The easiest way to explain the satire was to retell the story showing the most important parallels. Manor Farm (Russia) is run by Mr. Jones (Tsar), a man more absorbed in his own comforts than in caring for his animals (Russian people). The farm animals, knowing no other life, are aroused only after a dialogue with Old Major (Marx, Lenin), the patriarch boar. His thesis is that Men (capitalists) exploits the animals, taking for himself the product of their work and giving them in return a bare subsistence level of food and care. Get rid of man, he says, and all animals will lead a new full life. Revolutionary activities begin in secret (the weeks before the Revolution), led by the pigs, who gave the name Animalism (Communism) to the philosophical system they create from Major's ideas.
Their opportunity to act comes unexpectedly. On a day of worse-than-usual neglect (World War I), they break into the food bins; and when Jones and his men (the White Army) show up with ships, the animals turn on them spontaneously and drive them off the farm (Revolution of 1917). So, the leaders become the pigs, who have taught themselves to eat and write, and manage to teach some of the others (Trotzkij's attempts). The name Manor Farm is changed to Animal Farm (Soviet Union). The first summer is succesful, the animals work hard and live well. The animals (proletariat) do not realize for some time that the pigs (Party members) are eating more and working less. Two young pigs hold the farm: Snowball (Trotzkij) and Napoleon (Stalin). Their enmity sooon becomes clear. The third important pig is Squealer (Pravda) who can convince other animals that the privileges usurped by the pigs are only for the good of the farm. Meanwhile, on the neighboring farms, all sorts of rumor circulate about Animal Farm. Jones, aided by Frederick of Pinchfield (Germany) and some other men, attack the farm but Snowball's leadership and strategy enable the animals to push them back (anti-revolutionary actions of 1918). The power struggle reaches a climax over the question of the windmill (industrialization), for which Snowball makes detailed plans. Napoleon sneers at the idea and when the question comes to a vote he suddenly summons nine huge dogs (secret police). Snowball flees and Napoleon assumes complete control (as did Stalin after Lenin's death in 1924).
After that, Napoleon announces plans (the five-years plan) to build the windmill after all. As time goes on, work somehow takes longer and become harder and rations are shorter, despite of Squealer's impressive statistics on production. The first seven commandments also seem to have become less decisive, but Squealer can always convince masses of their faulty memories (the corruption of Marxism). The animals works even harder while the pigs move into the farmhouse using beds and all the rest of outlawed human traditions. Snowball is declared to have plotted with Jones from the beginning; the history of the Rebellion and the battle of the Cowshed is rewritten to confirm this (the revision of history). Soon after, the hens are ordered to give up all their eggs for sale to humans. They smash their eggs rather than obey (the kulak's reaction to five-years plan). Napoleon holds court, and four pigs confess of being in league with Snowball for which they have their throats torn out by the dogs (the purges of the thirties).

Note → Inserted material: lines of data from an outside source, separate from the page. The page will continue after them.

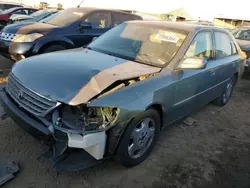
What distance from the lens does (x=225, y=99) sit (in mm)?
5281

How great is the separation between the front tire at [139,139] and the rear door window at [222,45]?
1.99m

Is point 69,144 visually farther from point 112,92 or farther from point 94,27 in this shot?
point 94,27

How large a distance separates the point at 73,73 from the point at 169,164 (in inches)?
63.4

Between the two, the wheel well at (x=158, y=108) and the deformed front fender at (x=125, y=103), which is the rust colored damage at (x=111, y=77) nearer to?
the deformed front fender at (x=125, y=103)

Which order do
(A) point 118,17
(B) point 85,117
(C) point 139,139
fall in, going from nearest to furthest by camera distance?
1. (B) point 85,117
2. (C) point 139,139
3. (A) point 118,17

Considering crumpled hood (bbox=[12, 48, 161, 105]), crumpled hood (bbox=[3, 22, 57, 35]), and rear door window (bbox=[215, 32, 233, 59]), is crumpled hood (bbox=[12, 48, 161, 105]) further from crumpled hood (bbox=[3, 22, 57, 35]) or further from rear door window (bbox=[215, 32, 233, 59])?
crumpled hood (bbox=[3, 22, 57, 35])

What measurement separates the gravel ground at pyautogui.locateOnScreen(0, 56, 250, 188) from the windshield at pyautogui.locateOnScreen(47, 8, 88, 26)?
3504mm

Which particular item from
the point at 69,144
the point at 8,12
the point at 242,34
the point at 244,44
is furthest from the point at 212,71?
the point at 8,12

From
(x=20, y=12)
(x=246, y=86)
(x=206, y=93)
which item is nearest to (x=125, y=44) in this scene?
(x=206, y=93)

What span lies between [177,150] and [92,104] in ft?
5.43

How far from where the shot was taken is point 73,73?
104 inches

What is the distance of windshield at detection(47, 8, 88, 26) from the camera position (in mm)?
6258

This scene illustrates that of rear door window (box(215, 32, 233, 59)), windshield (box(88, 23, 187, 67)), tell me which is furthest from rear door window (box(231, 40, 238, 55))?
windshield (box(88, 23, 187, 67))

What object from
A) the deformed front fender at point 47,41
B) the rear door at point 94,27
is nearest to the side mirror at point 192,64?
the deformed front fender at point 47,41
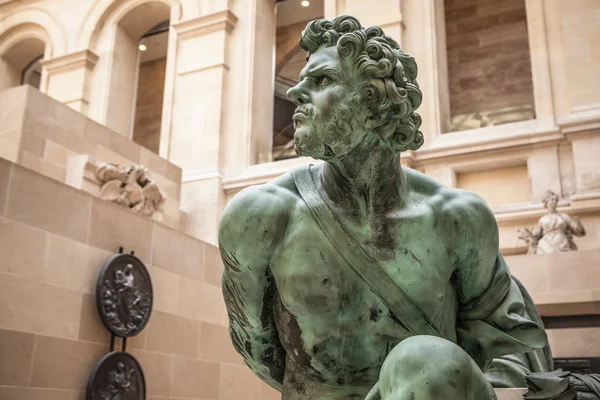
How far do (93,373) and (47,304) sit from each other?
89 centimetres

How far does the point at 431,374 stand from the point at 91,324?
612 centimetres

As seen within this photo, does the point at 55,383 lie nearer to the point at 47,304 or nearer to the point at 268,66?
the point at 47,304

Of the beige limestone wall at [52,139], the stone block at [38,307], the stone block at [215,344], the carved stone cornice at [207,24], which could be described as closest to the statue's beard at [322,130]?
the stone block at [38,307]

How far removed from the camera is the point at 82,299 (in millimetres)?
6762

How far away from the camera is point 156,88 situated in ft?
78.4

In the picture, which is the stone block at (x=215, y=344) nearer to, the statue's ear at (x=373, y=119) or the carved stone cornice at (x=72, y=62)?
the statue's ear at (x=373, y=119)

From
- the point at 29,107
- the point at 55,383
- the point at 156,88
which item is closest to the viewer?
the point at 55,383

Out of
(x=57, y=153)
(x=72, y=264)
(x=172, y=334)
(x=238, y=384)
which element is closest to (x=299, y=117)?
(x=72, y=264)

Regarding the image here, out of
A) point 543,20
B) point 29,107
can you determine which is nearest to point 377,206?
point 29,107

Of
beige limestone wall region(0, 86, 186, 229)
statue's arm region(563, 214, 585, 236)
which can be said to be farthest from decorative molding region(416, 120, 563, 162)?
beige limestone wall region(0, 86, 186, 229)

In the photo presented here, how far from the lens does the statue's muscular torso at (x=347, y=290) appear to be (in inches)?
63.9

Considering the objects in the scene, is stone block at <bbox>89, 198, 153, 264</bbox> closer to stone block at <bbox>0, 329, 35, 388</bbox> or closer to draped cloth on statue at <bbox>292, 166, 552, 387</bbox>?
stone block at <bbox>0, 329, 35, 388</bbox>

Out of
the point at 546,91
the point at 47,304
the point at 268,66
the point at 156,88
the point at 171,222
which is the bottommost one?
the point at 47,304

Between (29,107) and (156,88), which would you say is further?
(156,88)
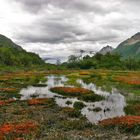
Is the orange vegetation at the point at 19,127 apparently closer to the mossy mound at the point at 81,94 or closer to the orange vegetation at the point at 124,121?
the orange vegetation at the point at 124,121

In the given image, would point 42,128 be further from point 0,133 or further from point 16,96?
point 16,96

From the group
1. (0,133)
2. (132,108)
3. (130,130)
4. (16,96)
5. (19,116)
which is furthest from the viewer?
(16,96)

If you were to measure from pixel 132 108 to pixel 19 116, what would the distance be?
13.8 m

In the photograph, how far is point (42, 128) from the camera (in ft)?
92.9

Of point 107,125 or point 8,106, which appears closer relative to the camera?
point 107,125

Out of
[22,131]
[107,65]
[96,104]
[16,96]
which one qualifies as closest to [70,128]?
[22,131]

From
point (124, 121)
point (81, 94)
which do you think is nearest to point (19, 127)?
point (124, 121)

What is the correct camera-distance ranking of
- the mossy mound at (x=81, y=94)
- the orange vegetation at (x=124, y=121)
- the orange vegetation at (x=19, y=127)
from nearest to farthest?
the orange vegetation at (x=19, y=127) < the orange vegetation at (x=124, y=121) < the mossy mound at (x=81, y=94)

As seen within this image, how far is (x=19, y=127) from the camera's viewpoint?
27891 millimetres

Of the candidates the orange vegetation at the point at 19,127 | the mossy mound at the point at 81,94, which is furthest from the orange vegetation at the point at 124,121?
the mossy mound at the point at 81,94

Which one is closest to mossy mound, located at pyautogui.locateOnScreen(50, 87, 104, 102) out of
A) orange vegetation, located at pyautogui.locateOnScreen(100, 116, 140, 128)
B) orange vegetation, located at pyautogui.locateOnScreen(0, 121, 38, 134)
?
orange vegetation, located at pyautogui.locateOnScreen(100, 116, 140, 128)

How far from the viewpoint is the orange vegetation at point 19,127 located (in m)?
26.5

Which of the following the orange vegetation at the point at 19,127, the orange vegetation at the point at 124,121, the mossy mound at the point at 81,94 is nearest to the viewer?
the orange vegetation at the point at 19,127

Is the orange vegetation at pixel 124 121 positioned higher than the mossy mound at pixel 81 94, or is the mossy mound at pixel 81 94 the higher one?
the mossy mound at pixel 81 94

"Twelve voices were shouting in anger, and they were all alike. No question now, what had happened to the faces of the pigs. The creatures outside looked from pig to man, and from man to pig, and from pig to man again; but already it was impossible to say which was which." In other words, old and new tyrannies are the same. Authoritarian forms of government, whether based on social or political castes, are basically alike and they are all a danger to freedom, as has always been claimed by anarchists. Orwell argues against the Russian revolution that was betrayed by the ruling elite. These are the main events of the novel representing the Russian Revolution. The main theme, then, is that all revolutions fail to achieve the expectations of their promoters, and, in the end, the ideals that inspired them are diluted by the elite which concentrates power into its own hands. So Orwell disbelief all revolution because of his vision of circularity. The end and the beginning are the same just because some men take control of the power.